Karl Barry Sharpless (born April 28, 1941 in Philadelphia, Pennsylvania, USA) is an American stereochemist. He is a two-time Nobel Laureate in Chemistry, known for his work on stereoselective reactions and click chemistry. Sharpless was awarded half of the 2001 Nobel Prize in Chemistry for his work on chirally catalyzed oxidation reactions. A third of the 2022 awards go to Caroline R. Bertozzi and Morton P. Meldal, was awarded for the development of click chemistry. Sharpless is the fifth person (apart from two organizations) to be awarded the Nobel Prize twice, joining Marie Curie, John Bardeen, Linus Pauling, and Frederick Sanger, and the third person after Bardeen and Sanger to be awarded the Nobel Prize in the same discipline. Has been honored with two awards.

Karl Barry Sharpless Sharpless married Jan Dueser in 1965 and has three children. He lost the vision in one eye in 1970 during a laboratory accident where an NMR tube exploded, shortly after coming to MIT as an assistant professor. After this accident, Sharpless insisted, there is no good excuse for not wearing safety glasses at all times in the laboratory. In 2019 Sharpless was awarded the Priestley Medal, the American Chemical Society's highest honor, for his invention of catalysts, asymmetric oxidation methods, the concept of click chemistry, and the development of a copper-catalyzed version of the azide-acetylene cycloaddition reaction.
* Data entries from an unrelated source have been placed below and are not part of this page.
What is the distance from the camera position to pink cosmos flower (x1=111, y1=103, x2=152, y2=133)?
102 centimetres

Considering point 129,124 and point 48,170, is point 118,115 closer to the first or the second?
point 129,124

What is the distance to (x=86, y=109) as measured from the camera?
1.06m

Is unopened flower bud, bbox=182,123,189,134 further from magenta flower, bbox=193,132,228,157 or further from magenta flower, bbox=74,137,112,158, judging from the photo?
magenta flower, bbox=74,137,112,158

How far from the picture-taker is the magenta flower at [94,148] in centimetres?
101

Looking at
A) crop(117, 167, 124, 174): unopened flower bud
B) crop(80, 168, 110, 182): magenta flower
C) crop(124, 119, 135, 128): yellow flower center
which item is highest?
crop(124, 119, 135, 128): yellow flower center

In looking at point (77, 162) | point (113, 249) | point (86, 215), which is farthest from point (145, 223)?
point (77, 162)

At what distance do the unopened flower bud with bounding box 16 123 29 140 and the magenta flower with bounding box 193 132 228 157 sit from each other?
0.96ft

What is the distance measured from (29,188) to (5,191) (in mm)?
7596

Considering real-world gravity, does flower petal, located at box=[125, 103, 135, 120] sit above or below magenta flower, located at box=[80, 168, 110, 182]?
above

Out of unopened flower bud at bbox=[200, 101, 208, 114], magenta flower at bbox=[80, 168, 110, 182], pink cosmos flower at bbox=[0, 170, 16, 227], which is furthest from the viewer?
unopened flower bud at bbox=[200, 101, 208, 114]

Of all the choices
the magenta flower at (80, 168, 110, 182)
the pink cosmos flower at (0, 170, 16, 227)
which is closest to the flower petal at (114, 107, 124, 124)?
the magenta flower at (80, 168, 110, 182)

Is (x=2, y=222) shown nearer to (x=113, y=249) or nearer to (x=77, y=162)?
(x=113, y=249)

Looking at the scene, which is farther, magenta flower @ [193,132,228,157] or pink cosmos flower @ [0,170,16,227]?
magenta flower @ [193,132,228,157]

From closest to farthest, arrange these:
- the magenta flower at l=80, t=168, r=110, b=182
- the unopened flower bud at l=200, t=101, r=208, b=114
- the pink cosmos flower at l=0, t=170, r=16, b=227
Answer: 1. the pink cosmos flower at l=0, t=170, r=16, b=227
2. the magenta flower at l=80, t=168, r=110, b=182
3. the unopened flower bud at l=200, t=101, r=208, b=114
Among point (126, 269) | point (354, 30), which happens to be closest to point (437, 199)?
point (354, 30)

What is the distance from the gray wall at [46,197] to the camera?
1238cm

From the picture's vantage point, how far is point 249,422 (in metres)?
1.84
The 2023 Gold Medal of the American Institute of Chemists was awarded to Carl Barry Sharpless.

Karl Barry Sharpless is Distinguished University Professor at Kyushu University. He holds honorary degrees from KTH Royal Institute of Technology (1995), Technical University of Munich (1995), Catholic University of Louvain (1996) and Wesleyan University (1999). Some of his thoughtful, enthusiastic, investigative, exciting, inspiring statements

The discipline is, nevertheless, strict that everything that can be seen must be seen, even if it is remembered only as a blurry background in which interesting fragments stand out, like Venus in the evening sky. The goal is always to discover something new, hopefully unimaginable and, even better, heretofore unimaginable.

What the ocean was to the child, what the periodic table was to the chemist.

We have a word game in English called Twenty Questions. To play Twenty Questions, one player imagines an object, and the other players must guess what it is by asking questions that can be answered with yes or no. I imagine there is a similar game in every language, and, for those of us who speak the language of science, this game is called the scientific method.

When I started doing chemistry, I did it the same way I did fishing – for the excitement, the discovery, the thrill, to catch the most elusive fish imaginable in an unknown sea.